Dados do Inpe apontam maior impacto do fogo na derrubada da floresta e risco de alta na taxa anual; Mato Grosso lidera desmate.
Desmatamento na Amazônia sobe 91% em maio e equivale a 134 mil campos de futebolGettyimages.ru / Gustavo Basso/NurPhoto

A área sob alertas de desmatamento na Amazônia teve aumento de 91% em maio de 2025 em comparação ao mesmo mês do ano anterior, segundo dados do Instituto Nacional de Pesquisas Espaciais (Inpe).

O sistema Deter registrou a derrubada de 960 km² de floresta, o segundo maior índice da série histórica para o mês, atrás apenas de maio de 2021, com 1.390 km².

Este é o segundo aumento consecutivo no ano. Em abril, os alertas haviam subido 55%. No acumulado dos últimos dez meses, período entre agosto e maio usado para calcular a taxa oficial de desmatamento, houve crescimento de 9,7%, com 3.502 km² desmatados ante 3.191 km² no mesmo intervalo anterior.

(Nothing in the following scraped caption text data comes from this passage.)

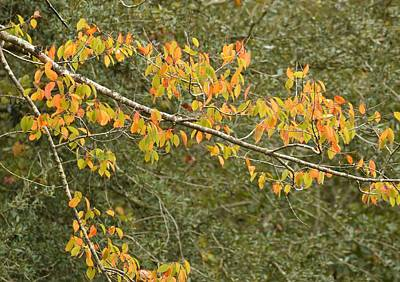 Photograph - Wild Cherry Autumn Leaves by rd Erickson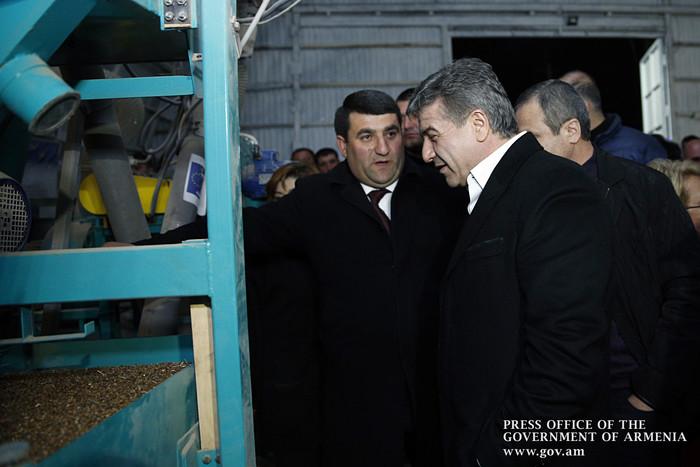 В Армении планируется существенно увеличить производство гречихи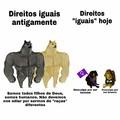@portallibertarianismo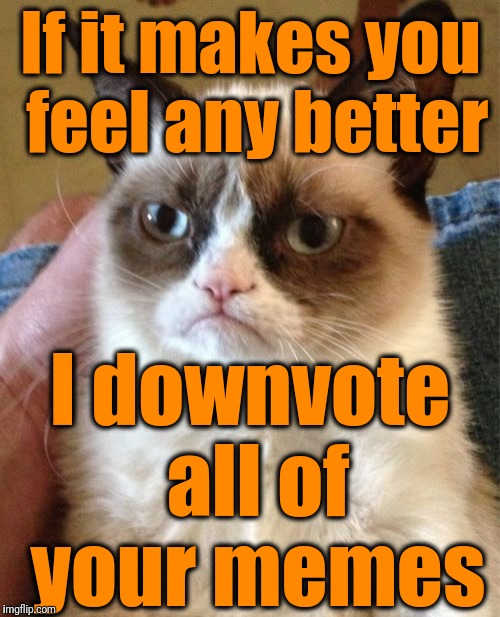 Grumpy Cat Meme | If it makes you feel any better I downvote all of your memes | image tagged in memes,grumpy cat | made w/ Imgflip meme maker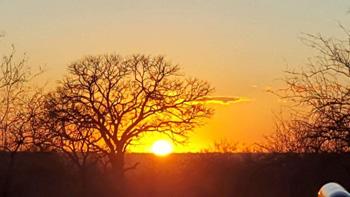 Beautiful Sunset at Marula Boma.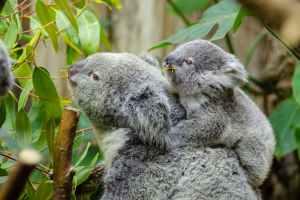 شجرة الأوكاليبتوس غذاء حيوان الكوالا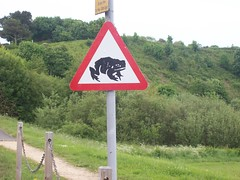 Warning : Frogs! (pete_hind) Tags: sign alnmouth signpost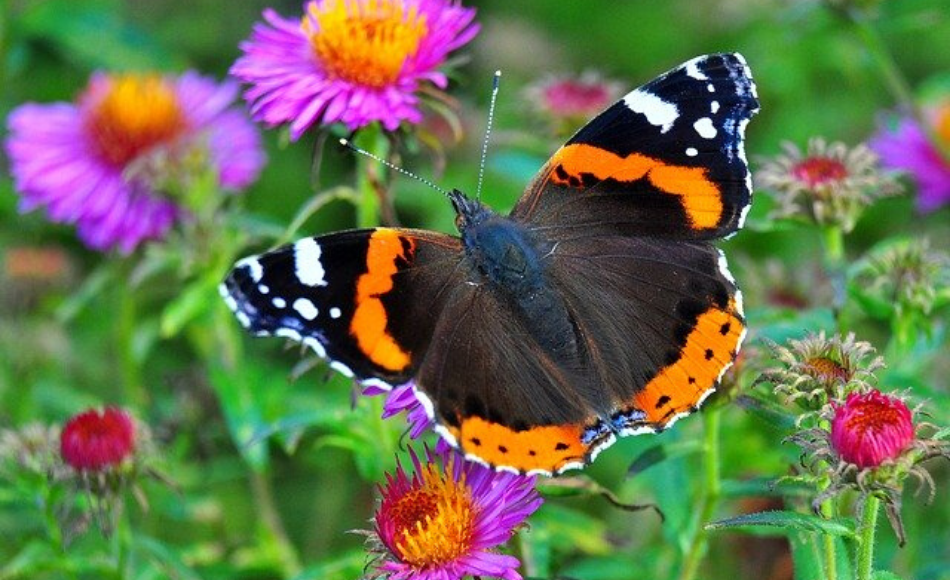 A female butterfly flapping over the colorful flowers in the garden.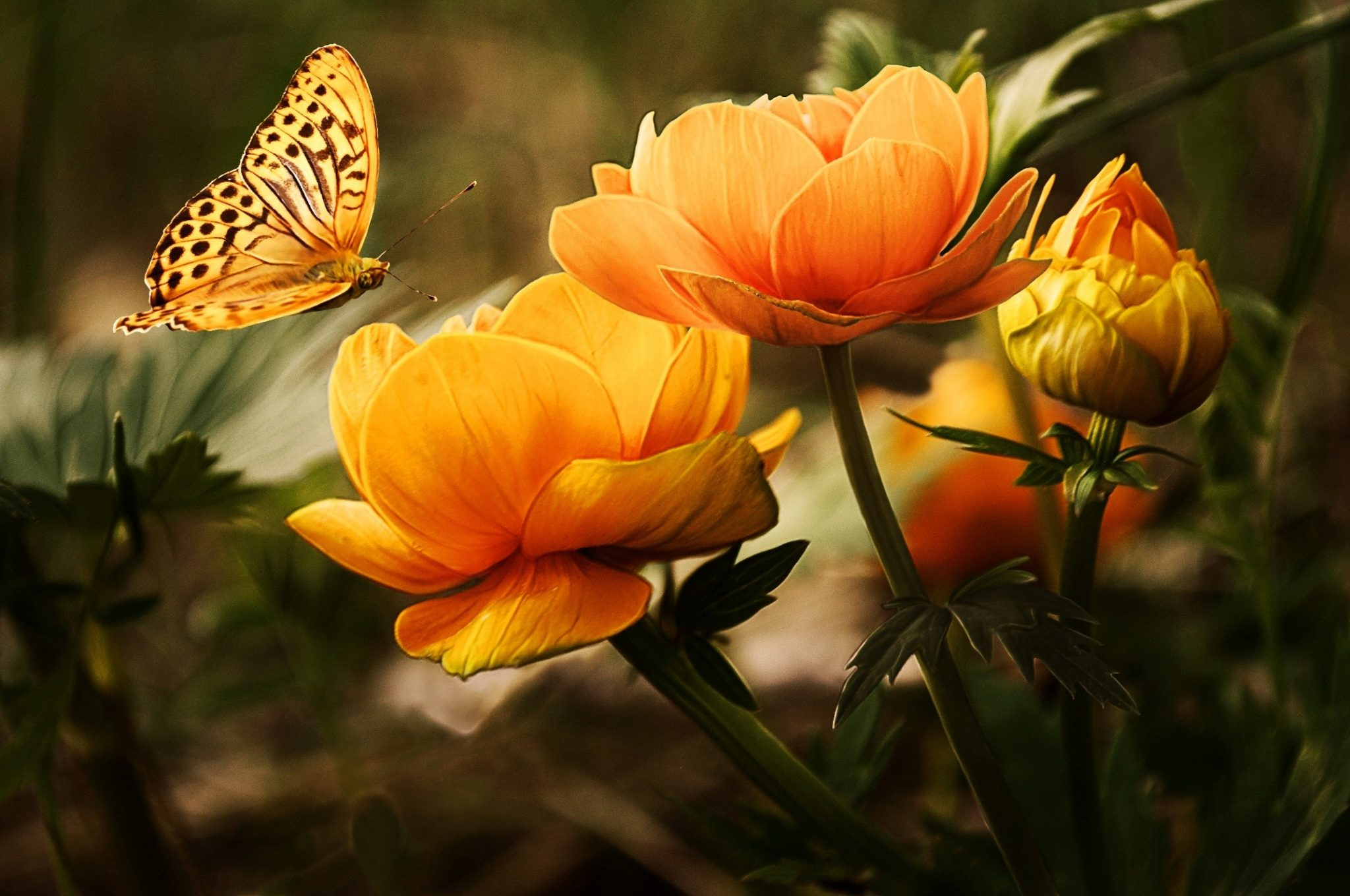 Learn how to create a small-scale butterfly garden in your backyard!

O secretário executivo do Ministério do Meio Ambiente e Mudança do Clima, João Paulo Capobianco, atribuiu o aumento ao agravamento dos incêndios florestais. Segundo ele, mais da metade do desmatamento em maio, 51%, ocorreu em áreas atingidas por fogo.

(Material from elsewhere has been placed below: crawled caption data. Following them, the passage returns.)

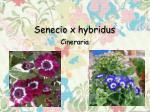 senecio x hybridus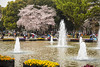 Cherry blossom trees and water fountains in Ueno Onshi Park, Taito, Tokyo, Japan, Asia.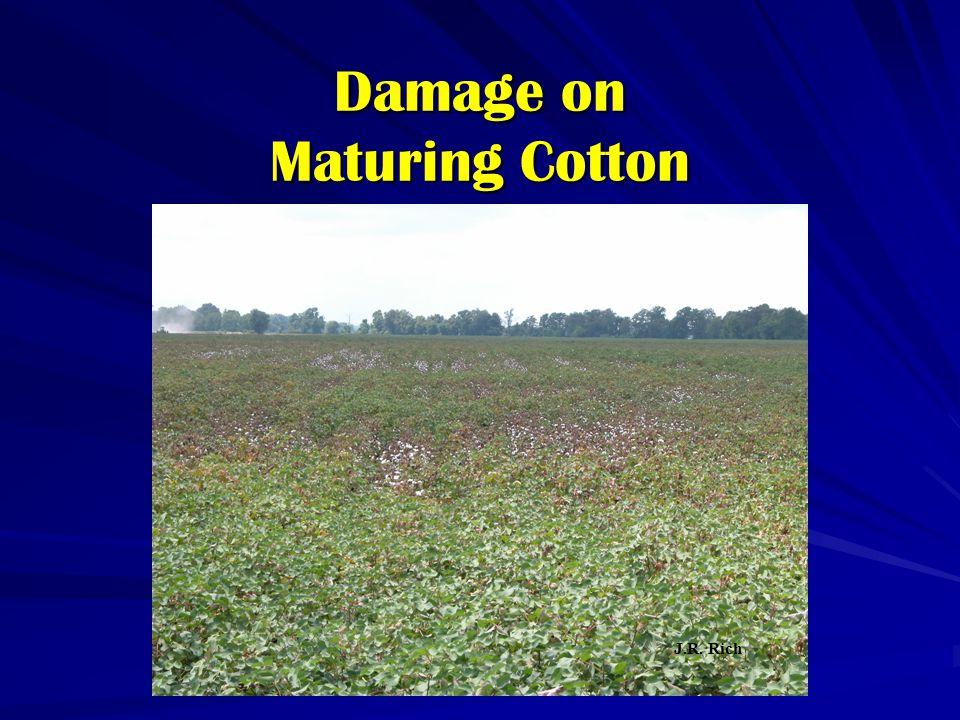 Damage on Maturing Cotton J.R. Rich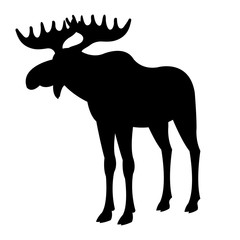 adult moose silhouette, black vector illustration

"A perda de floresta em maio de 2025 se deu em maior quantidade em função de incêndios florestais, mudando uma trajetória histórica que até hoje não conhecíamos", afirmou.

A média histórica entre 2016 e 2022 era de apenas 6,6% do desmatamento em áreas incendiadas no mês de maio. Em 2023, esse número subiu para 32%, caiu para 21% em 2024 e voltou a crescer de forma expressiva em 2025. "Com a maior fragilidade da cobertura florestal, primária inclusive, estamos começando a assistir uma mudança de cenário", completou Capobianco.

No recorte por estados Mato Grosso liderou com 627 km² desmatados, alta de 237%. O uso do chamado "correntão", prática devastadora autorizada por decreto legislativo, é apontado como um dos vetores do desmatamento na região. Também houve aumento no Amazonas (22%) e leve oscilação no Pará (5%).

No Pará, o Ibama embargou mais de 70 mil hectares em 5 mil propriedades, como parte de uma ação inédita por imagens de satélite em 23 municípios. O governador Helder Barbalho, que sediará a COP30 em novembro, tentou reverter os embargos junto ao governo federal, argumentando tratar-se de "áreas produtivas".

"Fogo amigo contra o meio ambiente"

O desmatamento havia registrado forte queda em 2023 e 2024, com redução de 46% na taxa oficial medida pelo sistema Prodes, o que foi considerado um dos principais resultados da atual gestão do Ministério do Meio Ambiente. No entanto, a reversão da tendência pode comprometer a meta do presidente Lula de atingir desmatamento zero até 2030.

Internamente, a proposta é alvo de resistência. Documentos obtidos pela imprensa revelam que o Ministério da Agricultura e Pecuária considera a meta "fora da realidade e da razoabilidade".

"Na base do governo e até entre ministros, não há apenas divergências, mas fogo amigo contra o meio ambiente. A agenda ambiental não tolera duplo comando", declarou o secretário executivo do Observatório do Clima, Marcio Astrini.

Em resposta à nova escalada, o governo federal anunciou o maior investimento da história do Fundo Amazônia: R$ 825,7 milhões destinados ao fortalecimento da fiscalização ambiental pelo Ibama. O órgão conta hoje com o mesmo número de fiscais do início do mandato e prevê a chegada de cerca de 100 novos servidores até o fim do ano.

Enquanto isso, no Cerrado, o desmatamento caiu 15% em maio em relação a 2024. No acumulado de dez meses, a queda foi de 22%, indicando melhora no segundo maior bioma do país.